### WHAT IS EXPECTED
Transcribe each of the rows below word for word, leaving out the pictures and keeping only the text that goes with them.

### SUPPLIED INFORMATION
___

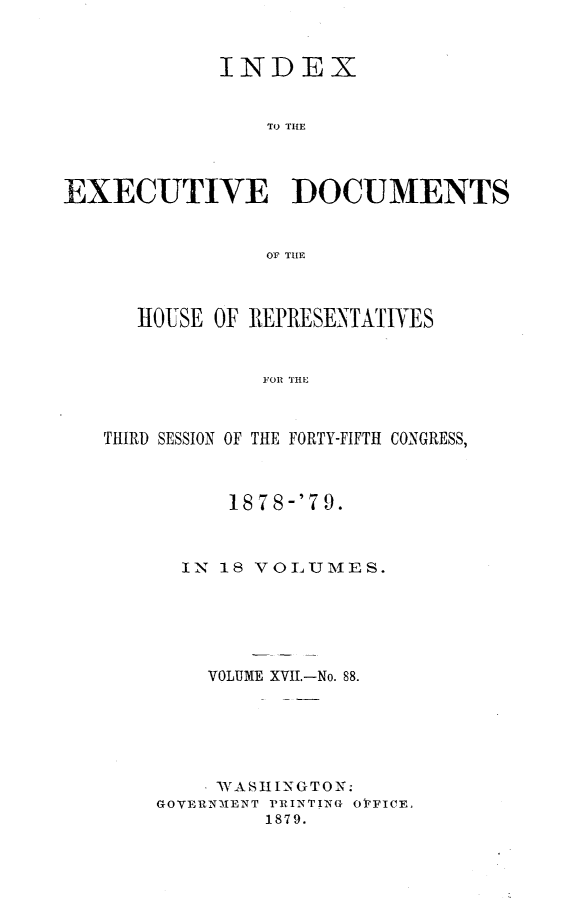 handle is hein.usccsset/usconset23687 and id is 1 raw text is: 


            INDEX


                To THE




EXECUTIVE DOCUMENTS


                Or THE



      HOUSE OF REPRESENTATIVES


                FOR THE



   THIRD SESSION OF THE FORTY-FIFTH CONGRESS,


      18 78-'7 9.



  IN 18 VOLUMES.






    VOLUME XVII.-No. 88.






    WASHINGTON:
GOVERNMIENT PRINTING OFFICE,
         1879.


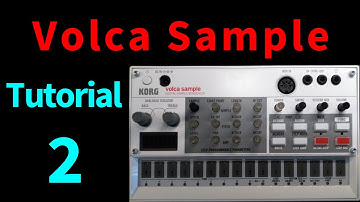 Volca Sample Tutorial - Part 2: Sample Tweaking and Granular Synthesis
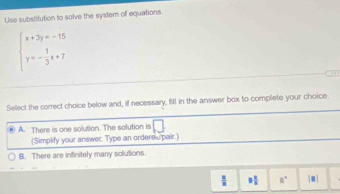 Use substitution to solve the system of equations.
beginarrayl x+3y=-15 y=- 1/3 x+7endarray.

Select the correct choice below and, if necessary, fill in the answer box to complete your choice.
A. There is one solution. The solution is | 
(Simplify your answer. Type an ordere s pair.)
B. There are infinitely many solutions.
 8/8  3 1/2  □° |□ |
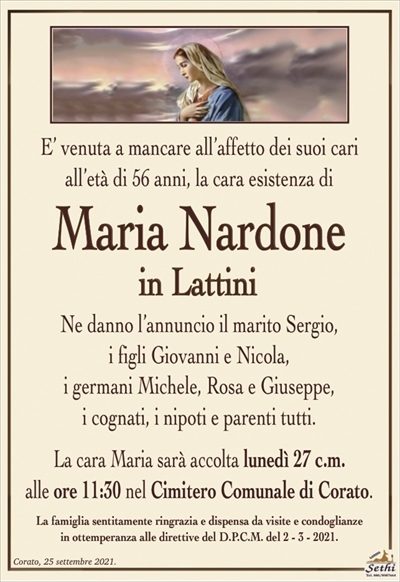 E’ venuta a mancare all’affetto dei suoi cariall’età di 56 anni, la cara esistenza di
Maria Nardone
in Lattini
Ne danno l’annuncio il marito Sergio,
i figli Giovanni e Nicola,
i germani Michele, Rosa e Giuseppe,
i cognati, i nipoti e parenti tutti.
La cara Maria sarà accolta lunedì 27 c.m.
alle ore 11:30 nel Cimitero Comunale di Corato.
La famiglia sentitamente ringrazia e dispensa da visite e condoglianze
in ottemperanza alle direttive del D.P.C.M. del 2 – 3 – 2021.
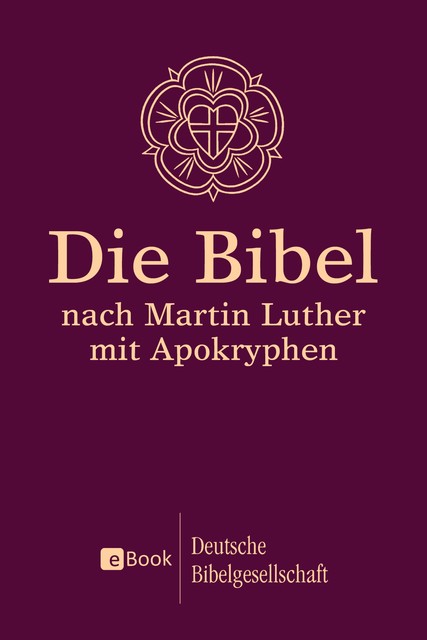 Lutherbibel revidiert 2017 – Die eBook-Ausgabe, Deutsche Bibelgesellschaft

___

### ANSWER FOR THIS EXERCISE
 handle is hein.usccsset/usconset23687 and id is 1 raw text is: 


            INDEX


                To THE




EXECUTIVE DOCUMENTS


                Or THE



      HOUSE OF REPRESENTATIVES


                FOR THE



   THIRD SESSION OF THE FORTY-FIFTH CONGRESS,


      18 78-'7 9.



  IN 18 VOLUMES.






    VOLUME XVII.-No. 88.






    WASHINGTON:
GOVERNMIENT PRINTING OFFICE,
         1879.


 Volca Sample Tutorial - Part 2: Sample Tweaking and Granular Synthesis
 Use substitution to solve the system of equations.
beginarrayl x+3y=-15 y=- 1/3 x+7endarray.

Select the correct choice below and, if necessary, fill in the answer box to complete your choice.
A. There is one solution. The solution is | 
(Simplify your answer. Type an ordere s pair.)
B. There are infinitely many solutions.
 8/8  3 1/2  □° |□ |
 E’ venuta a mancare all’affetto dei suoi cariall’età di 56 anni, la cara esistenza di
Maria Nardone
in Lattini
Ne danno l’annuncio il marito Sergio,
i figli Giovanni e Nicola,
i germani Michele, Rosa e Giuseppe,
i cognati, i nipoti e parenti tutti.
La cara Maria sarà accolta lunedì 27 c.m.
alle ore 11:30 nel Cimitero Comunale di Corato.
La famiglia sentitamente ringrazia e dispensa da visite e condoglianze
in ottemperanza alle direttive del D.P.C.M. del 2 – 3 – 2021.
 Lutherbibel revidiert 2017 – Die eBook-Ausgabe, Deutsche Bibelgesellschaft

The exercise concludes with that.